Soil Under Our Feet

Written in 2017 with Elizabeth Reaves: In short, you could say that systems leaders tend to the “soil” of the social field. Just as soil on a farm contains a web of microbial and bio-chemical interactions, the soil of the social field contains the web of relationships among farmers, businesses and governments, and the sharing of knowledge among farmers that enables them to support each other’s appetites for innovation. It’s our belief that the earth’s soil will be healthy when the social soil is capable of seeing, aspiring and acting for the health of the whole. But what exactly does it look like to aspire and act from the health of the whole?

To take just one perspective, the corporate perspective, it might look like this: companies will need to move from a least-cost approach to a true cost-shared value approach wherein they internalize the risks of the current system and share costs and risks with supply chain partners.

Hitting targets while missing the point

Written in 2017: A senior sustainability leader commented the other day that sustainable sourcing programs might be in danger of hitting their targets while missing the point. As sustainability is operationalized, we might be in the weeds of compliance and lose sight of larger goals.

Sustainable sourcing generally requires asking suppliers to complete self-assessment questionnaires that can be spot checked and thereby verified. Unilever has its own code, as does Pepsi, and SAI Platform has created the industry standard “Farmer Sustainability Assessment.” Some companies ask that farmers enter data into a calculator rather than completing a practice questionnaire, and calculator results can contribute to a baseline of current practices and impacts. A few companies combine a quantitative calculator with a practice-based checklist.

The industry has come a long way from the times when sustainability was marginal or a feel-good greenwashing exercise. Nevertheless, it’s useful to ask ourselves the question our colleague asked, “Are we hitting the targets but missing the point?”

Why We Need Metrics and Why Metrics Are Dangerous

With John Johnson (University of Arkansas) and Peter Senge, we wrote in December 2009: All learning involves assessment. Unless a person, group, or organization can gauge how they are doing relative to an aim, no learning is possible. Such assessment often is aided by quantitative measurement, especially when many people and even many different organizations are involved. But the goal is the learning, the improvement in outcomes achieved and building capacity for further improvement, not the measurement itself.
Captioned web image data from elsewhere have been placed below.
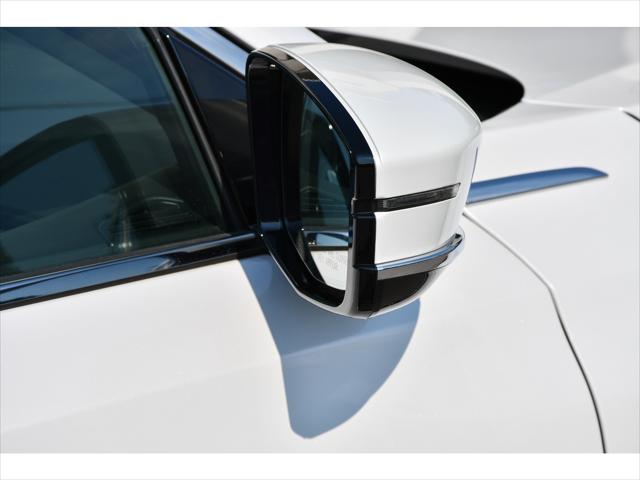 2024 Acura MDX SUV in Platinum White Pearl thumbnail 30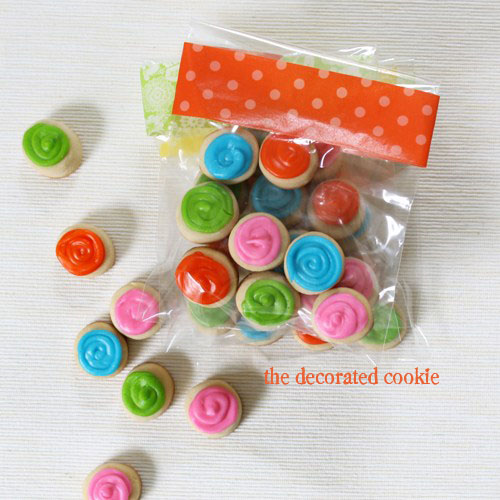 cookie snack packs - tiny decorated cookies with packaging 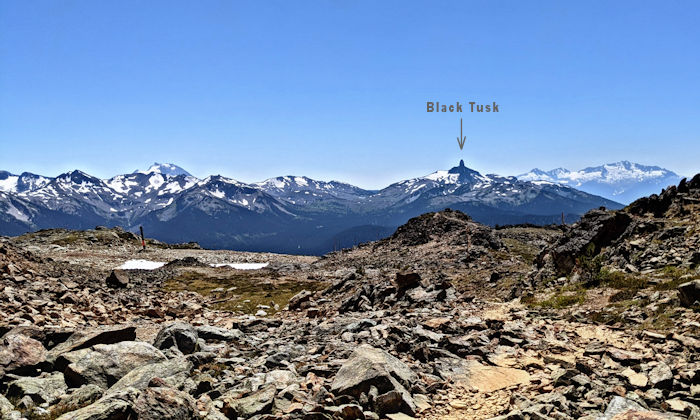 岩場とブラックタスク Black Tusk の景色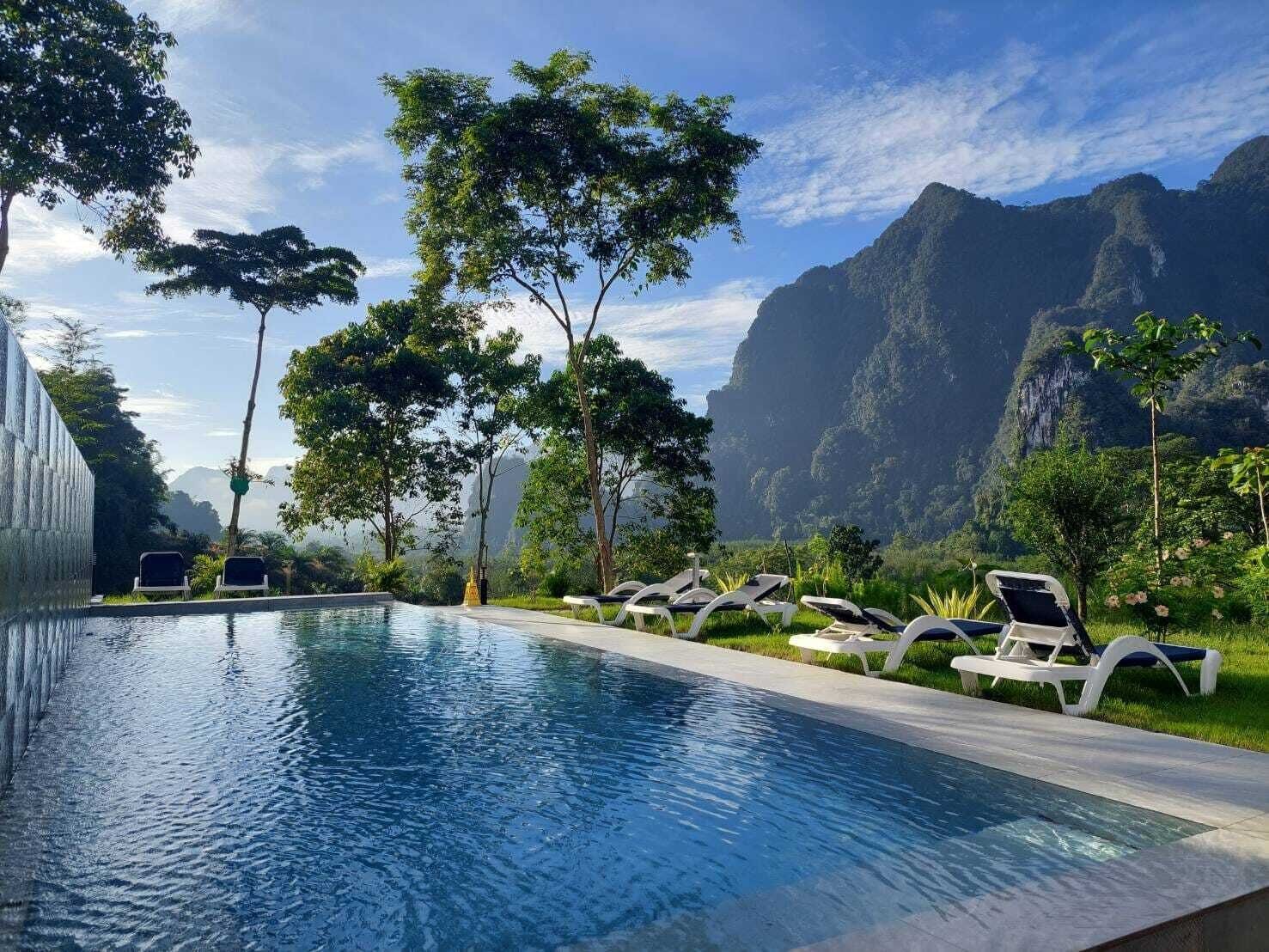 2 개의 야외 수영장, 일광욕 의자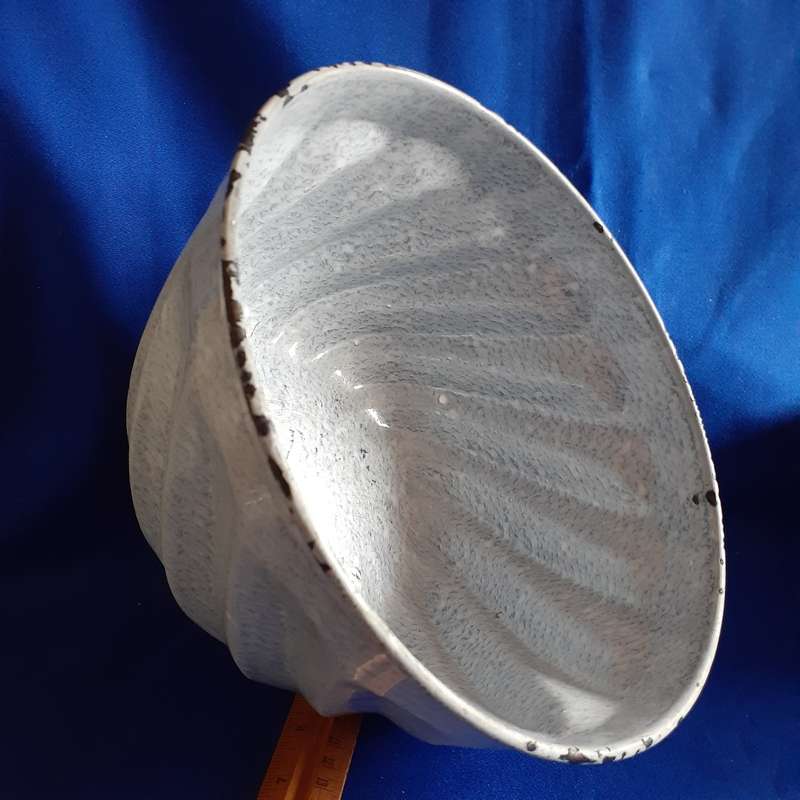 Large Enamel jelly aspic mould mold - W-Germany Grey flecked Large - kitchenalia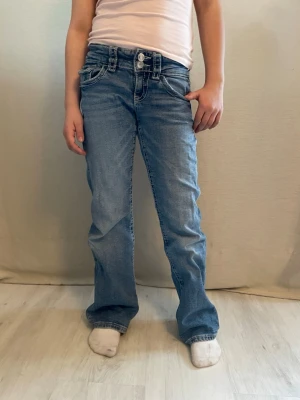 Blå bootcut jeans  - Från Gina Tricot st 146 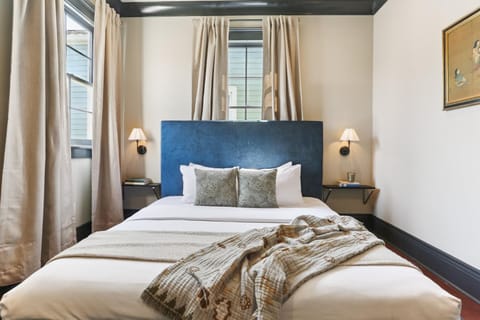 Designer Home on Magazine Pool and Spa House in Warehouse District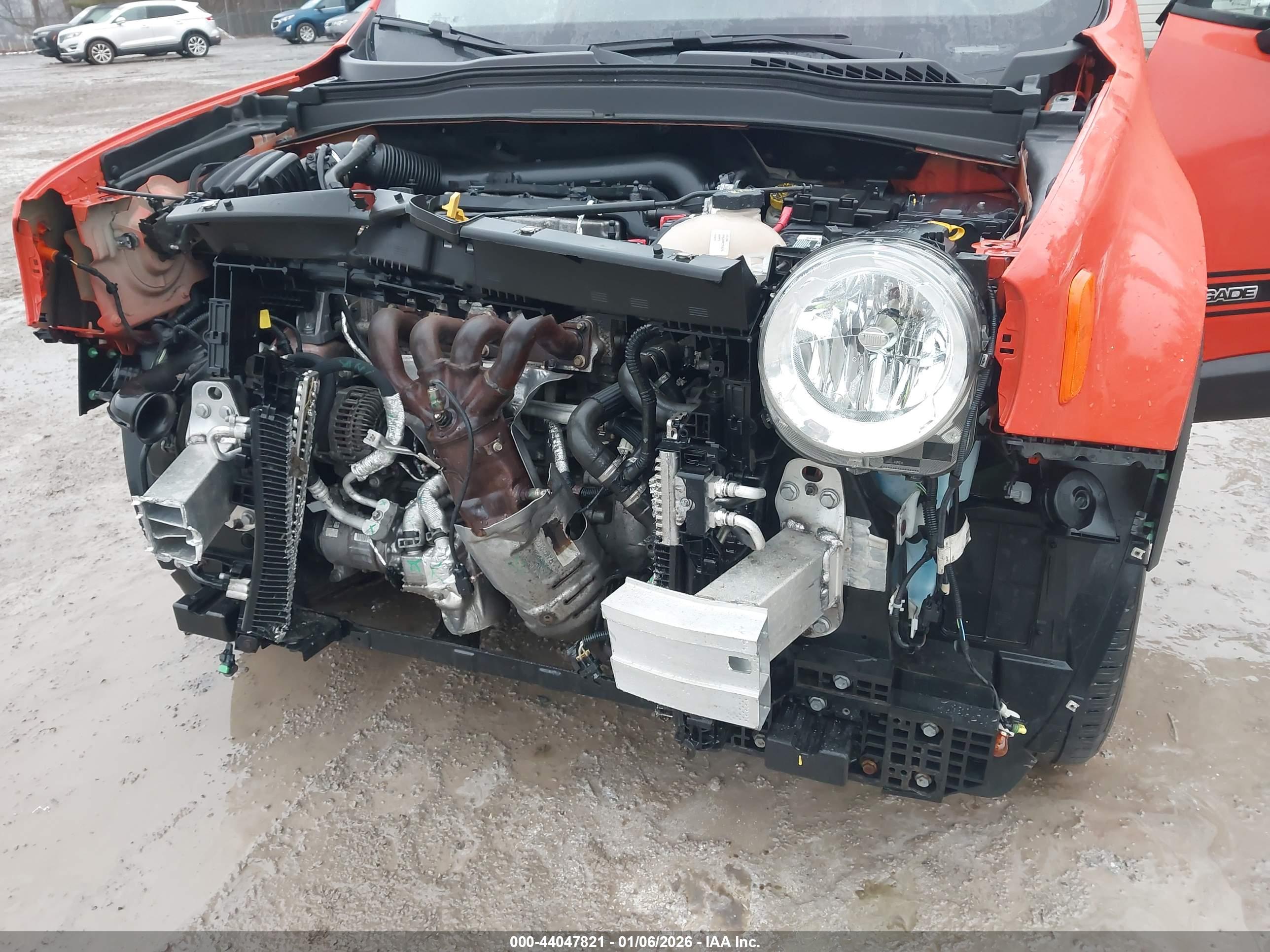 JEEP RENEGADE image 6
Confusing ends and means leads to the naïve belief that metrics alone produce change, can lead to disappointing results from serious effort to improve metrics and can even make matters worse, such as when people spend time and resources improving metrics at the expense of confronting underlying problems and building healthier systems, or equally problematic, making important decisions based on sophisticated metrics but insufficient or inaccurate information.